A general theory known as Modification of Newtonian Dynamics or MOND was developed largely by Professor Mordehai Milgrom of the Weizman Institute in Israel to explain away previous evidence without invoking dark matter, but at the expense of either Newton's universal law of gravitation or his law of inertia.

Einstein's theory of General Relativity already supplants Newton's gravitation, but the effects are tiny except near unusually dense objects like black holes, Professor Canizares said. Over most of the universe, Newton's law has been thought to work to extremely high accuracy, except for the skeptics like Milgrom. But a preliminary analysis shows that MOND cannot explain the flattened gravitational field seen in NGC 720-it too should predict a nearly spherical shape, Professor Canizares said.

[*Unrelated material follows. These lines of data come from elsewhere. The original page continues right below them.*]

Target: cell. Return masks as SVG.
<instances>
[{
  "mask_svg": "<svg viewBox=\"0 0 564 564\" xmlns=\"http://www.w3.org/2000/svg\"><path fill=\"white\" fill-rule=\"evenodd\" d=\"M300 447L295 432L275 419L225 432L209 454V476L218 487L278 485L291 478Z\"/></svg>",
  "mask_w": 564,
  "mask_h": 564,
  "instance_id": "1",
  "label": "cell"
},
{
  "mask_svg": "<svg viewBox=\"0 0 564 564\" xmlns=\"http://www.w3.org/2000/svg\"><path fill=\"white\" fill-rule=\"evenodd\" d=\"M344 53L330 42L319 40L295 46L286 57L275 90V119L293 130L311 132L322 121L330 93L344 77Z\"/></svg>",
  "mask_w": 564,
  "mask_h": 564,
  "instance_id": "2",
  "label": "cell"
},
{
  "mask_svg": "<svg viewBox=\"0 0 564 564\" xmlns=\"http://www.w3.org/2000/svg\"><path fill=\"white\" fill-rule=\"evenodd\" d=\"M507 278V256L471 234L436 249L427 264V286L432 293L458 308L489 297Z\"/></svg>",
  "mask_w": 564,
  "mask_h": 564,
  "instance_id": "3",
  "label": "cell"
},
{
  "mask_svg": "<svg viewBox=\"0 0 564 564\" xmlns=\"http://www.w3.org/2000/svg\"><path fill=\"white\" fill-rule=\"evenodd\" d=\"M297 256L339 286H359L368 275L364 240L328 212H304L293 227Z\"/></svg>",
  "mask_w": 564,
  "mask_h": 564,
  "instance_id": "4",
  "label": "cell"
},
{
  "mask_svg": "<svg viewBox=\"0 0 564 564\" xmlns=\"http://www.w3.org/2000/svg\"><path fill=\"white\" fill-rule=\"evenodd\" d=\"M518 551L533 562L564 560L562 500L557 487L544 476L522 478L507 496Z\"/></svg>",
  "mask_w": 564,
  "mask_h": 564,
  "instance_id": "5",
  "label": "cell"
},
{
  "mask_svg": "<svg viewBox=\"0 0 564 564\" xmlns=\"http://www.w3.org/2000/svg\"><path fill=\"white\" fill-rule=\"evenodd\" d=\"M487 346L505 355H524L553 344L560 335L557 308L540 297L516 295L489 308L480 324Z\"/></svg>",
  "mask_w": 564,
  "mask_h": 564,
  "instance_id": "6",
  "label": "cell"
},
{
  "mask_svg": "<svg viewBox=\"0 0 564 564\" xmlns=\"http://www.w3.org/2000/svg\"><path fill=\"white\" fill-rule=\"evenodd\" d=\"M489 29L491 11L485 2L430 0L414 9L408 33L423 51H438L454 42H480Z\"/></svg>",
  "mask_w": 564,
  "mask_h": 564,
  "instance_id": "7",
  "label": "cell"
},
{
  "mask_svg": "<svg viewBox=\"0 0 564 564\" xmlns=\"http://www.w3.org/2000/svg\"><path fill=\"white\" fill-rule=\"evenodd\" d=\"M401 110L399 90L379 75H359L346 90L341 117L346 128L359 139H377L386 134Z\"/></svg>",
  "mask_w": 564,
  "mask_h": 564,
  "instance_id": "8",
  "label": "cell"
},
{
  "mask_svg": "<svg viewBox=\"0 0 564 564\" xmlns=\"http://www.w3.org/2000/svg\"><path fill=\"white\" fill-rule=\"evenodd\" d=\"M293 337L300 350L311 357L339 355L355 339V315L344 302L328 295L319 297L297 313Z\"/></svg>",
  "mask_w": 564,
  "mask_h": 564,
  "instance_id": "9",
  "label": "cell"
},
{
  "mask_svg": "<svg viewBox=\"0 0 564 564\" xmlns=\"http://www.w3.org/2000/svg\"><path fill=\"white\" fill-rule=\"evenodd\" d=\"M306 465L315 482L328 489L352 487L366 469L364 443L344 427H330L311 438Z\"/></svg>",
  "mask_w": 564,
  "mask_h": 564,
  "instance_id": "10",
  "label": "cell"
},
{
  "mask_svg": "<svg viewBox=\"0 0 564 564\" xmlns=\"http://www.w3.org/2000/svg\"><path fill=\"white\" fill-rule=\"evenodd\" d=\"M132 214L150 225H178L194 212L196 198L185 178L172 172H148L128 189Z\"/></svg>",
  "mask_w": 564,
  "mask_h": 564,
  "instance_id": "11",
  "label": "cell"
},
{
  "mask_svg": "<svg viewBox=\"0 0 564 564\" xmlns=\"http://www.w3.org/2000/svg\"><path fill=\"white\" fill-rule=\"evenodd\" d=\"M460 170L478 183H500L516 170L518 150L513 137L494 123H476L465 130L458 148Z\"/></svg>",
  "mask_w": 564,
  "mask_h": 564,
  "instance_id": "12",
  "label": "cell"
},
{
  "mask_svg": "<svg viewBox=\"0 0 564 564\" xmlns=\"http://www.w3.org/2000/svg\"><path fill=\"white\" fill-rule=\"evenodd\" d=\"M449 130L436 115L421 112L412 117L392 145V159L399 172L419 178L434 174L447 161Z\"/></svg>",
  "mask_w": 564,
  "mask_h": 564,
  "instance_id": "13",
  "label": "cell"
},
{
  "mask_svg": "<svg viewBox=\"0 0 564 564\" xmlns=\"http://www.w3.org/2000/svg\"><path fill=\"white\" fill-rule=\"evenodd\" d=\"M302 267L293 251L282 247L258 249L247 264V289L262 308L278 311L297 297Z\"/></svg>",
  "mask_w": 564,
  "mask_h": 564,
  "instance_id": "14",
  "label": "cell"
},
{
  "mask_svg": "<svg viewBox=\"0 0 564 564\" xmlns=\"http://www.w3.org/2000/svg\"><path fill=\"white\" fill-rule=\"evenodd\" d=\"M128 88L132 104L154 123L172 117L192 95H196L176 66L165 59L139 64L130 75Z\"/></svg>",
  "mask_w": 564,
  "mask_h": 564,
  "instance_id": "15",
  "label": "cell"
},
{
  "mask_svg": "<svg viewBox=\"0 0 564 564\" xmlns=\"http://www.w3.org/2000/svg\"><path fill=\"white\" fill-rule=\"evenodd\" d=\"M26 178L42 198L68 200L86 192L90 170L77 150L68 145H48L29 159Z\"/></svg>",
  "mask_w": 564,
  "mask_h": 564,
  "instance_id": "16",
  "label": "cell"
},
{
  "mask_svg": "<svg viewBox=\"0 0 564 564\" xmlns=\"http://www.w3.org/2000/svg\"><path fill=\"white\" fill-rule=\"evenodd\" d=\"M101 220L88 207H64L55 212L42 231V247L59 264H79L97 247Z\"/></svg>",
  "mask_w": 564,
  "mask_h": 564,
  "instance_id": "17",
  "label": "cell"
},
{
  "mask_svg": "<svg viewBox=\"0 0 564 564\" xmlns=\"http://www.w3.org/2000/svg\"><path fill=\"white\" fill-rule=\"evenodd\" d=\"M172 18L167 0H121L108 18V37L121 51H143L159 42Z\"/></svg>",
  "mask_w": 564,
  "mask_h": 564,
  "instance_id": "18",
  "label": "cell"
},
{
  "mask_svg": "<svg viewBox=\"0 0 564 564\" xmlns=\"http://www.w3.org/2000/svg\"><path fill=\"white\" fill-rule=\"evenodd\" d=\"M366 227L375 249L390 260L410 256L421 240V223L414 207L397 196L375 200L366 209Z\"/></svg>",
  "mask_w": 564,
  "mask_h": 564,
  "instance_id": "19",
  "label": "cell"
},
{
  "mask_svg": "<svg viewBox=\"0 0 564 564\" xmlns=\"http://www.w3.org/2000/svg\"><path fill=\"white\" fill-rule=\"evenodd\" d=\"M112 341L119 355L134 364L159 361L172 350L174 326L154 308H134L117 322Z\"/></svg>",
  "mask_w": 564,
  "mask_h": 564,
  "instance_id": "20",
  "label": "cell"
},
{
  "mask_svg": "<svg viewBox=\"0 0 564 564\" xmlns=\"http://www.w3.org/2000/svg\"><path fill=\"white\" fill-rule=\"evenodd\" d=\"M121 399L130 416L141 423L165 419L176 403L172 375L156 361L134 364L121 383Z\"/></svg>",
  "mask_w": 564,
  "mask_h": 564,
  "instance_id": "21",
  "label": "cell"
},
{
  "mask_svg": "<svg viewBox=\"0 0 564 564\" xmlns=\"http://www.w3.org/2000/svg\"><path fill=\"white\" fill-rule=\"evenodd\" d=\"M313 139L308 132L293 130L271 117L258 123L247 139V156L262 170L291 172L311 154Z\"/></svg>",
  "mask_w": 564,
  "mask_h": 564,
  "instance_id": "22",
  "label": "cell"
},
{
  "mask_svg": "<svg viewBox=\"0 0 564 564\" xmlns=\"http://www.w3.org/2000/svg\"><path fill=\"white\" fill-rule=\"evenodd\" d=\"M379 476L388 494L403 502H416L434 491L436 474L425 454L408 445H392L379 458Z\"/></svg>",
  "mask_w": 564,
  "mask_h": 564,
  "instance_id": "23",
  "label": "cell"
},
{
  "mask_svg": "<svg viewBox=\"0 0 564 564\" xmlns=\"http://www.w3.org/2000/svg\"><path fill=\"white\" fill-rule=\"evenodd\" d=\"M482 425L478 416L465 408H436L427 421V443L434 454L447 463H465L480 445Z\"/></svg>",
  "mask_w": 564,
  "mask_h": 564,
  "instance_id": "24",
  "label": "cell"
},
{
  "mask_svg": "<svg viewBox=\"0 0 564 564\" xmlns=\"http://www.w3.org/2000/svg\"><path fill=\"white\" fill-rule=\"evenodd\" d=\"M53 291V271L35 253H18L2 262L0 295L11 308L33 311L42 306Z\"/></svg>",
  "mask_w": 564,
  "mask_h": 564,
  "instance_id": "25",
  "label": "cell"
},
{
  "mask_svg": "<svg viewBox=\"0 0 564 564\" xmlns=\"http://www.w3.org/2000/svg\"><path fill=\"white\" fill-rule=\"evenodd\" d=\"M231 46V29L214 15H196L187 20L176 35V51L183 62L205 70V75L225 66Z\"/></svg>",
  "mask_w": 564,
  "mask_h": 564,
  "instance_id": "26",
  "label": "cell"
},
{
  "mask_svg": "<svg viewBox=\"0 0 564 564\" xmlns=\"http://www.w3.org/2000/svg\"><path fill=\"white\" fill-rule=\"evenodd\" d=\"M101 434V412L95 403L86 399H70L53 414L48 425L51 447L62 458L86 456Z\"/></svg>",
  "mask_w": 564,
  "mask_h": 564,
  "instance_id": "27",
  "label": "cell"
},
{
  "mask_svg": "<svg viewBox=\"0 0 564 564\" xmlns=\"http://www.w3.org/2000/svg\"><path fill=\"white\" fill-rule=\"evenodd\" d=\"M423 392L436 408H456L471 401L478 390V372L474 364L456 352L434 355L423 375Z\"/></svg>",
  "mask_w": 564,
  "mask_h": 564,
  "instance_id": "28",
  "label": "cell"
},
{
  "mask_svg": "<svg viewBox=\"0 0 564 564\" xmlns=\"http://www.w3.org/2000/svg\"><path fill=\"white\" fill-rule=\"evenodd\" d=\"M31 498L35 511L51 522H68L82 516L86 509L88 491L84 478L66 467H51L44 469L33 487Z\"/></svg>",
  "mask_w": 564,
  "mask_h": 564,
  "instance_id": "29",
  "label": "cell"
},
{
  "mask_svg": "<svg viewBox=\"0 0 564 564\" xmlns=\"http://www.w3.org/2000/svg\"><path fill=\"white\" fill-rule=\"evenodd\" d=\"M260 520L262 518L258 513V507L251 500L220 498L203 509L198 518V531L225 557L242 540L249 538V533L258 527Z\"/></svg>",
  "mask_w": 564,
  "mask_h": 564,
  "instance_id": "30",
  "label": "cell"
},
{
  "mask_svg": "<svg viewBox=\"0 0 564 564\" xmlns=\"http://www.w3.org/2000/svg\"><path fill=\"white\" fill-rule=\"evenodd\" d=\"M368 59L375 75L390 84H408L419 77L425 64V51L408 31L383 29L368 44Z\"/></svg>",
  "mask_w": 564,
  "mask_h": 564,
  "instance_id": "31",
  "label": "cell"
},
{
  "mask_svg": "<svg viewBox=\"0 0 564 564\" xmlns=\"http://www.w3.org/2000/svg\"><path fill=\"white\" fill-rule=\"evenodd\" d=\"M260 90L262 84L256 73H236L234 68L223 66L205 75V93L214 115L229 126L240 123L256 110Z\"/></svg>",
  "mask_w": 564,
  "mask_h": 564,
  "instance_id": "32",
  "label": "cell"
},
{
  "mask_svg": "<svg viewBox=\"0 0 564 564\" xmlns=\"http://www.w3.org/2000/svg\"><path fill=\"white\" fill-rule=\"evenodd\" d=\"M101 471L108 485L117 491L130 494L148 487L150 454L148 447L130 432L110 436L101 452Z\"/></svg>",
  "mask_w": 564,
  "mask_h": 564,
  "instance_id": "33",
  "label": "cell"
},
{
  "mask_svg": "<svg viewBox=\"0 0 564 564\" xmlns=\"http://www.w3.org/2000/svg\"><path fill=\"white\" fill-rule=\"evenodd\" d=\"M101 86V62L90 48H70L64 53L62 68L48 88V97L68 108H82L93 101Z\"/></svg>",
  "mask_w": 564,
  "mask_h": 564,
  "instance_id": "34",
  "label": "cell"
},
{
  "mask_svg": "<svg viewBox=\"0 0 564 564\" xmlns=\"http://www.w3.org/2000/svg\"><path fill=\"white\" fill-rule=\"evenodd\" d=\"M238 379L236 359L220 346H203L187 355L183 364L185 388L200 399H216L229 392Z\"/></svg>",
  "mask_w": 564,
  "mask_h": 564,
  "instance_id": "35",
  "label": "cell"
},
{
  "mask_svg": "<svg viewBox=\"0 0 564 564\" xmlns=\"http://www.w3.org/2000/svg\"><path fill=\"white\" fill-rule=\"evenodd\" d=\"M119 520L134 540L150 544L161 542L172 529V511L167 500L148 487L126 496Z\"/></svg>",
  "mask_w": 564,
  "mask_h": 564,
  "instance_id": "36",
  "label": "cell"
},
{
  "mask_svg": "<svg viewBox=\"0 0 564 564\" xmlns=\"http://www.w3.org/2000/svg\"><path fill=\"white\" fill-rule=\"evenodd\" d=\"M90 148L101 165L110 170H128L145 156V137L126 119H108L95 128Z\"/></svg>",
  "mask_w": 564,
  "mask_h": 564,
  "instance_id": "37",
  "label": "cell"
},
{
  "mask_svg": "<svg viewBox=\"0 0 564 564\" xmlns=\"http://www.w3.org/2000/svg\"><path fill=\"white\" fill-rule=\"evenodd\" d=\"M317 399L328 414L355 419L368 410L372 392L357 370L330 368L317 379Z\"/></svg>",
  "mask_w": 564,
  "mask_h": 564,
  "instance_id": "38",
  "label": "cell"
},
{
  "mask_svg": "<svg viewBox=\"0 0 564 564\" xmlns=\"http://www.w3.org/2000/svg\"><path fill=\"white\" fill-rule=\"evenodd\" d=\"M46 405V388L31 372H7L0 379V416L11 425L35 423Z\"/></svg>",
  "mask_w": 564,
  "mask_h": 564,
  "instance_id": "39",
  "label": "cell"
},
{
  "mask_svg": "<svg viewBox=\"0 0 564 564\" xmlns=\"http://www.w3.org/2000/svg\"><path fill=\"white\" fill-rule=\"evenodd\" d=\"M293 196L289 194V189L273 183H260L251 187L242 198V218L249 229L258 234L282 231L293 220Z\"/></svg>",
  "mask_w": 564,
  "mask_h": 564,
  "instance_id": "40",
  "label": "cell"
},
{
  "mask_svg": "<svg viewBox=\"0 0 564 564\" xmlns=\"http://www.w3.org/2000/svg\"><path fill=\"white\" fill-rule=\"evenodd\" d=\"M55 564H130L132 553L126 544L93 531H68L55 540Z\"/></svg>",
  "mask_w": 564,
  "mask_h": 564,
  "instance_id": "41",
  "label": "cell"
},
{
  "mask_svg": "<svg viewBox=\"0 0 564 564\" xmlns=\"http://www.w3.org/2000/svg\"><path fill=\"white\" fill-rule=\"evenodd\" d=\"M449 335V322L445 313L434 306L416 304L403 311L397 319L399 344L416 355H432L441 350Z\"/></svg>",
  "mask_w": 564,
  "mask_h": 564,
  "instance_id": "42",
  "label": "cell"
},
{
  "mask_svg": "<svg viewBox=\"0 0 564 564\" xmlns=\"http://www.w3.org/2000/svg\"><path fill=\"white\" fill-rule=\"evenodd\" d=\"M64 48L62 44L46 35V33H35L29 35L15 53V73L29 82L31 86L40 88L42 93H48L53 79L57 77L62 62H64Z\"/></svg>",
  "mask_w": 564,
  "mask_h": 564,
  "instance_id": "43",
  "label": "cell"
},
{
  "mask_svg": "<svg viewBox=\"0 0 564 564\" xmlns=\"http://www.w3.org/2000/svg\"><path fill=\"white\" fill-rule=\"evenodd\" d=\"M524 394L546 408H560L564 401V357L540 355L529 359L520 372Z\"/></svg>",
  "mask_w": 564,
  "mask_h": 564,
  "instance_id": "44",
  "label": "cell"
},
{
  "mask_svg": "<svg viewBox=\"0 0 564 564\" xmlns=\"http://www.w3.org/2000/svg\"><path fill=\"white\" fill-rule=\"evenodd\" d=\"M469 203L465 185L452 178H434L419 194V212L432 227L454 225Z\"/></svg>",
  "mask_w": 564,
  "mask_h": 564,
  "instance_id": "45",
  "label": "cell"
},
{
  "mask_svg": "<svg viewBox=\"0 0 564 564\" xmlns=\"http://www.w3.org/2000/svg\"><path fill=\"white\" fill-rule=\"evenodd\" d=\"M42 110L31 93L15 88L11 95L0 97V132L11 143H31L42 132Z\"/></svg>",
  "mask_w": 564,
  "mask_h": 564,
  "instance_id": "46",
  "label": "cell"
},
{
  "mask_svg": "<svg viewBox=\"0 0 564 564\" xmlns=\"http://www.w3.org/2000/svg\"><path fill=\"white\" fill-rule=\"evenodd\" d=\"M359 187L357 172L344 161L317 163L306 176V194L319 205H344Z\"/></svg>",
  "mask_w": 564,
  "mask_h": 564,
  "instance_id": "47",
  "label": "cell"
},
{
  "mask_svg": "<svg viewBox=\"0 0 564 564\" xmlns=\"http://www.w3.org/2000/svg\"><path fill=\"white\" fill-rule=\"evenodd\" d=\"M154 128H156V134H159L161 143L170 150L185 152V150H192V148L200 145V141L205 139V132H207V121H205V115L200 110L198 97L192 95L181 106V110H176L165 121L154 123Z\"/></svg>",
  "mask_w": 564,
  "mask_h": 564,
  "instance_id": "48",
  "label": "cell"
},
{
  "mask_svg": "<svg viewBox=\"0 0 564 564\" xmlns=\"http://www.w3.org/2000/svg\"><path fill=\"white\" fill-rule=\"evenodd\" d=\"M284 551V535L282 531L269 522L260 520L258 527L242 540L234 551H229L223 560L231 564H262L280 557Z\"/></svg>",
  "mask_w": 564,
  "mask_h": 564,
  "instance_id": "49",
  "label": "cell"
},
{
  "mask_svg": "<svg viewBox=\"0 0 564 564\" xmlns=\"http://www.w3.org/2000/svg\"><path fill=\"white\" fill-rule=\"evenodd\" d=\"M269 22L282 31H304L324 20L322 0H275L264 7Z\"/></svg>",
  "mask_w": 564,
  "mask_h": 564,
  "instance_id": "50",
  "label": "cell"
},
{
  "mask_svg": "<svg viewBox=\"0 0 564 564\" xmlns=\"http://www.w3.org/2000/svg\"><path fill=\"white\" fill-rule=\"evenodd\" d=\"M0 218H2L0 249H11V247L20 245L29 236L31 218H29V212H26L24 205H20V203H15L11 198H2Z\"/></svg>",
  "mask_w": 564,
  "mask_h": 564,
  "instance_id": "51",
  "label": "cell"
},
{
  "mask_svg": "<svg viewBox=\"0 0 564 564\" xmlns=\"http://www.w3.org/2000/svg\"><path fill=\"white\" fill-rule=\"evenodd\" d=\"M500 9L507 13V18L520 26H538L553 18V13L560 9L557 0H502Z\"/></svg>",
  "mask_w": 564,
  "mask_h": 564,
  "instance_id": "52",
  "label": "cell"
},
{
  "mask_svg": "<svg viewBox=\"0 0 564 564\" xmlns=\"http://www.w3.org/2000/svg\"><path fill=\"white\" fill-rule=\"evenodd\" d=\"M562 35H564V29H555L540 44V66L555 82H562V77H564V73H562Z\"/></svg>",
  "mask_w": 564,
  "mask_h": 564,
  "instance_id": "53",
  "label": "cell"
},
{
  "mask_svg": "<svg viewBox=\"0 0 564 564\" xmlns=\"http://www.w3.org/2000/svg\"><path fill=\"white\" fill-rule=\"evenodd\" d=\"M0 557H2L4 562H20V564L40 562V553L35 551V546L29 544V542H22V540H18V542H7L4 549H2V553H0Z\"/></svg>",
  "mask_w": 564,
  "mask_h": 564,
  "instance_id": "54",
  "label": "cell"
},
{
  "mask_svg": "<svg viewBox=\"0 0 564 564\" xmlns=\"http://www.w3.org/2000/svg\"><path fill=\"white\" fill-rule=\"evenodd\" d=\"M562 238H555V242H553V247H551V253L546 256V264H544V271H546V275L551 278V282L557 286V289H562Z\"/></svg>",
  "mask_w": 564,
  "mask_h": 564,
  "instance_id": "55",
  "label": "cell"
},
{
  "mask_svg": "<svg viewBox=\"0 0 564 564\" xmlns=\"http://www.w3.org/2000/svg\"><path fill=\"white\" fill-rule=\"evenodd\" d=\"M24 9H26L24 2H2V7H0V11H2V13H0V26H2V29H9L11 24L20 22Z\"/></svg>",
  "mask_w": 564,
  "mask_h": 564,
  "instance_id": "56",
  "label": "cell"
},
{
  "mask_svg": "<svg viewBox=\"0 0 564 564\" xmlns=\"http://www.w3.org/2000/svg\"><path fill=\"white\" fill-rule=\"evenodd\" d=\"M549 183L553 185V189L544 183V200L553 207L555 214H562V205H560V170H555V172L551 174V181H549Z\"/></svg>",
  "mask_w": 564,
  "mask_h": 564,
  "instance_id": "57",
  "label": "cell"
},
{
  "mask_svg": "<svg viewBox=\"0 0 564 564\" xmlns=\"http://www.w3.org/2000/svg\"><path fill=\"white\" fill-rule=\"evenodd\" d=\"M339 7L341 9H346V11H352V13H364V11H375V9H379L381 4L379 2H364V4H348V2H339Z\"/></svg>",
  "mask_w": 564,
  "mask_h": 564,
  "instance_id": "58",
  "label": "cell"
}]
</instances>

If this is confirmed by the detailed analysis, then dark matter would be the only viable explanation.

Professor Canizares noted that "most astronomers have continued to believe in Newton, but we've also harbored secret doubts now and then. I think this evidence permits us to rest a lot easier about Sir Isaac."

Another interesting finding is that the dark matter halo of NGC 720 itself has the shape of a flattened ellipsoid with one axis roughly twice the other. This can give clues about the processes that formed the galaxy, presumably billions of years ago when the universe was only a fraction of its present age, the MIT researchers say.

The flat halo is consistent with predictions from the currently popular Cold Dark Matter model of cosmology. Numerical simulations carried out on large supercomputers predict galaxy halos, which, on average, are flatter than the distribution of stars in elliptical galaxies. The new observations support those predictions, Mr. Buote said.

A version of this article appeared in the June 16, 1993 issue of MIT Tech Talk (Volume 37, Number 36).